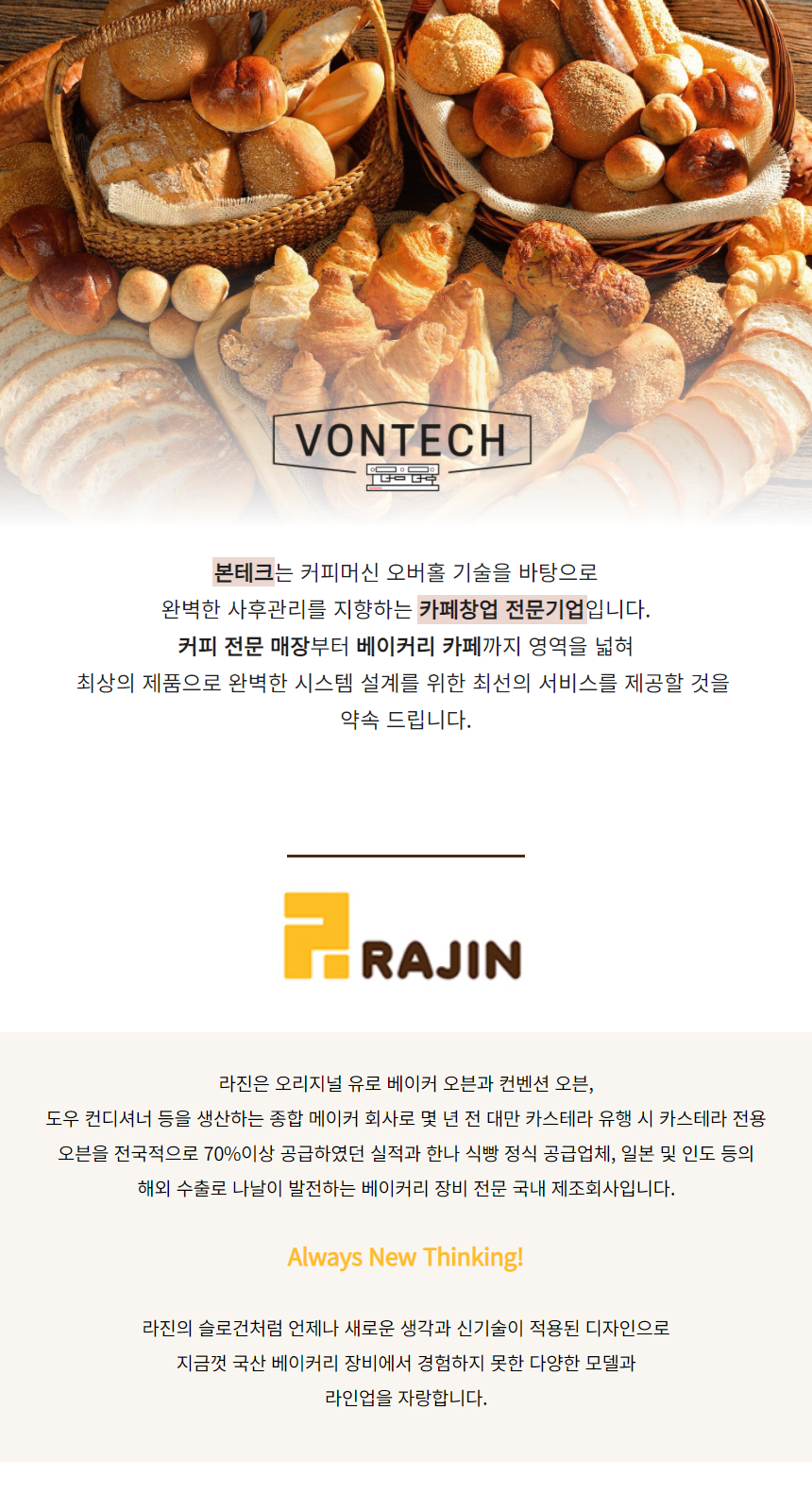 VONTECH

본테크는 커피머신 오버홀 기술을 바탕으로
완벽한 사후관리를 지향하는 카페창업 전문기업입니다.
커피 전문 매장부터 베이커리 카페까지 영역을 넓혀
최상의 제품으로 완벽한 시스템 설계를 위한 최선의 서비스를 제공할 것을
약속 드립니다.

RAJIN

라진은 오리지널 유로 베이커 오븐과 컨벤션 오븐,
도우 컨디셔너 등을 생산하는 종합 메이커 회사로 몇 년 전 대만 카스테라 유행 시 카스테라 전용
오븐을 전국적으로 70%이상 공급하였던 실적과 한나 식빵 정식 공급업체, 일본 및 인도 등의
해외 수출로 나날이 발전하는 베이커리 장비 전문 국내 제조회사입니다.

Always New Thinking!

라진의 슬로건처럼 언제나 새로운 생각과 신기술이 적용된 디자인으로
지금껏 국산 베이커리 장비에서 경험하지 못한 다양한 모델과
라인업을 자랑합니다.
---
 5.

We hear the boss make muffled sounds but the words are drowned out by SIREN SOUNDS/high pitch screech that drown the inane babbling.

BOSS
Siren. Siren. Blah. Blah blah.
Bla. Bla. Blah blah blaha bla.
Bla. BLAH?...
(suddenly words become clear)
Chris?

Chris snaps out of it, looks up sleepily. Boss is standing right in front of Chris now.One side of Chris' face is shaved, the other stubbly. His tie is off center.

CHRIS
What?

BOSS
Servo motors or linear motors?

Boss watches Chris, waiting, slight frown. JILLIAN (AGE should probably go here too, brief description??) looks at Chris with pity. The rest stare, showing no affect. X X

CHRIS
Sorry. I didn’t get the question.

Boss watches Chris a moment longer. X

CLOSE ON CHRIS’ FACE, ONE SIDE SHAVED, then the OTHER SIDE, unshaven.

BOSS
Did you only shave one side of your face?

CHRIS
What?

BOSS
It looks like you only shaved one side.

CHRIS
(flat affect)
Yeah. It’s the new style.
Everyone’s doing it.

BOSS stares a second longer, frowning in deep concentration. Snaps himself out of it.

- Exercise prompt -
Where the listing above reaches the line that contains "Bla. BLAH?...", start retyping, and finish with the line that contains "BOSS stares a"; reproduce those lines exactly and no others.

- Your solution -
Bla. BLAH?...
(suddenly words become clear)
Chris?

Chris snaps out of it, looks up sleepily. Boss is standing right in front of Chris now.One side of Chris' face is shaved, the other stubbly. His tie is off center.

CHRIS
What?

BOSS
Servo motors or linear motors?

Boss watches Chris, waiting, slight frown. JILLIAN (AGE should probably go here too, brief description??) looks at Chris with pity. The rest stare, showing no affect. X X

CHRIS
Sorry. I didn’t get the question.

Boss watches Chris a moment longer. X

CLOSE ON CHRIS’ FACE, ONE SIDE SHAVED, then the OTHER SIDE, unshaven.

BOSS
Did you only shave one side of your face?

CHRIS
What?

BOSS
It looks like you only shaved one side.

CHRIS
(flat affect)
Yeah. It’s the new style.
Everyone’s doing it.

BOSS stares a second longer, frowning in deep concentration. Snaps himself out of it.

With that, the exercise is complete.